Colonel Arthur Campbell
 
Information from this article was extracted with permission from Dr. Miller McDonald's book Campbell County Tennessee USA: A History of Places, Faces, Happenings, Traditions, and Things, Vol. 1.
 
     Campbell County was named for Colonel Arthur Campbell, a soldier of the Revolutionary War and Indian Wars. He was born in 1742 in Augusta County, Virginia and was the son of David Campbell. At age fifteen, Campbell joined the Virginia Militia to help protect the Virginia Frontier. While stationed at a Dickerson's Fort on the Cowpasture River in Bath County, VA, he and several others were out picking plums when a group of Wyandotte Indians surprised the group. A skirmish followed, and Campbell was captured after being slightly wounded in the knee. He spent the next three years as a prisoner of the Indians and spent much of the time wandering through the Great Lakes territory. Eventually, an Indian chief took him under his protection and then took him to the French fort located near present-day Detroit.  With his knowledge of the western frontier, he was eventually able to escape the Indians and make his way to a group of British soldiers more than 200 miles away. The British were on a campaign into Western Indian Territory and engaged Campbell as a guide. Campbell was later awarded a grant of 1000 acres near present-day Louisville, KY as reward for his services.
 
 
During his lifetime, he was involved in many aspects of military and political life. Some of which include
  • January 1775 - He served as a member of the comitte that drfted the Address of the Freeholders of Fincastle, VA.

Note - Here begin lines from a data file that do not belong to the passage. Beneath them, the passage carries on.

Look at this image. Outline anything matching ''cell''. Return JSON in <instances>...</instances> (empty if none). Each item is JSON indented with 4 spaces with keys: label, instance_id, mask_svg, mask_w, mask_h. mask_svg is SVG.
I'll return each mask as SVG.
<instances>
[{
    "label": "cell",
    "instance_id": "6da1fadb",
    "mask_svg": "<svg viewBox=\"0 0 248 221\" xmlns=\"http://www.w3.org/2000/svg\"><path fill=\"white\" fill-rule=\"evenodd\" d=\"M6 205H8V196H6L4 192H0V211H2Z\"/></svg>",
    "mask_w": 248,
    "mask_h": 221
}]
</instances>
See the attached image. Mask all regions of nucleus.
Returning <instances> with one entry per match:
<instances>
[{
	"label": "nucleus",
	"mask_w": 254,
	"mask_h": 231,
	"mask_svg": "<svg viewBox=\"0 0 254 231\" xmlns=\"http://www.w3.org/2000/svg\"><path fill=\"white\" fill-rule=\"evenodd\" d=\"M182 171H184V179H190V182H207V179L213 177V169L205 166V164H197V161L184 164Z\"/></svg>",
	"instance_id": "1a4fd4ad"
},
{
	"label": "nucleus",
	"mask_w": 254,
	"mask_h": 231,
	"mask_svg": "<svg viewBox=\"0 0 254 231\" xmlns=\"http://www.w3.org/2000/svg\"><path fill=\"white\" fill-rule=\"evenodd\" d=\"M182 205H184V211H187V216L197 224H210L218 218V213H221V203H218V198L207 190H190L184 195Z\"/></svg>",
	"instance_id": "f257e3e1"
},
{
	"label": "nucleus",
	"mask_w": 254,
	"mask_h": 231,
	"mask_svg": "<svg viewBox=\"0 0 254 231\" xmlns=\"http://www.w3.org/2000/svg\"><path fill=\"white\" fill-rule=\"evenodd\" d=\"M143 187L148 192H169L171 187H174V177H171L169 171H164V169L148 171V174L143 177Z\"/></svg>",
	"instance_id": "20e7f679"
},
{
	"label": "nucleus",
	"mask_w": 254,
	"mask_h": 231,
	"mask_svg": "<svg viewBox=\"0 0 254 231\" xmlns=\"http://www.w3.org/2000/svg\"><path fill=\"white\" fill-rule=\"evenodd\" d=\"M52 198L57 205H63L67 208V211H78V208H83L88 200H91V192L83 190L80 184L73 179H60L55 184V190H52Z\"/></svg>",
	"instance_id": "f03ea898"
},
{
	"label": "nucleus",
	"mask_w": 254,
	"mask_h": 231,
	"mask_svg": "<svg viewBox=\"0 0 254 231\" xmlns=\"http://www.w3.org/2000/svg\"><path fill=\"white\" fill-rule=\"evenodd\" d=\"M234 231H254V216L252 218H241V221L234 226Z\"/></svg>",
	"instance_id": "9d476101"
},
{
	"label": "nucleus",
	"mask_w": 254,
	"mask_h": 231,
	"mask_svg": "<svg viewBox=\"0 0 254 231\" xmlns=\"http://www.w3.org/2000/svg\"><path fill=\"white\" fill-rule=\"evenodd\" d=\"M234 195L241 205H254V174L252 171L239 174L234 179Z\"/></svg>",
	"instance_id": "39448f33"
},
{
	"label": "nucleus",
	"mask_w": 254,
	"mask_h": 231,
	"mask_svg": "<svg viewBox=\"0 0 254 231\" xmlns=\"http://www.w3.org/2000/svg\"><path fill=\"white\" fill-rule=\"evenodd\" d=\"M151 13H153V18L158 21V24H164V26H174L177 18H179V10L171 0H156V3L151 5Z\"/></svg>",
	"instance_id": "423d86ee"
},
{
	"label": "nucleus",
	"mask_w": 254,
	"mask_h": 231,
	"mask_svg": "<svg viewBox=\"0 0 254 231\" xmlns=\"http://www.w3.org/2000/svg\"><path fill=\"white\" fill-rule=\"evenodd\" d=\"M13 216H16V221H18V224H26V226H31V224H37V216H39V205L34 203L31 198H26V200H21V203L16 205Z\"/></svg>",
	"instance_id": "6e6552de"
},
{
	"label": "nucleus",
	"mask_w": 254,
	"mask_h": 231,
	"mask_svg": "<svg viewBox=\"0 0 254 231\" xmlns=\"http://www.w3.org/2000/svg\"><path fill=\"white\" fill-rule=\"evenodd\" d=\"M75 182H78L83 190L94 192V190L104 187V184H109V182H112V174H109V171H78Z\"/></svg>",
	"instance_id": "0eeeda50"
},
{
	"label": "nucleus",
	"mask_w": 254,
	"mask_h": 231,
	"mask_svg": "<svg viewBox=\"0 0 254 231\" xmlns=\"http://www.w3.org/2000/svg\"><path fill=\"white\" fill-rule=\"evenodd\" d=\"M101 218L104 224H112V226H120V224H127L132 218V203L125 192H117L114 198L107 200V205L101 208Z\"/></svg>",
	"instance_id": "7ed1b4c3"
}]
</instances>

  • 1776 - He was chosen to represent Fincastle County, VA in the General Assembly.
  • January 1777 - He was appointed county lieutenant and commander in chief of the militia.
  • During the Revolutionary War, Campbell enlisted in the Virginia Militia and became commander of the 70th Regiment of the Virginia Militia.
  • During 1781, Campbell was tone of the commissioner responsible for negotiating the Indian Treaties of 1781.
       After the wars, Colonel Campbell settled on an estate on Yellow Creek, at the present site of Middlesboro, KY. He married his cousin, Martha Campbell. He lost two of his sons in the war of 1812: Captain James Campbell died at Mobile, AL and Colonel John B. Campbell fell at the battle of the Chippewa. Colonel Campbell died August 8, 1811 at the age of seventy-three.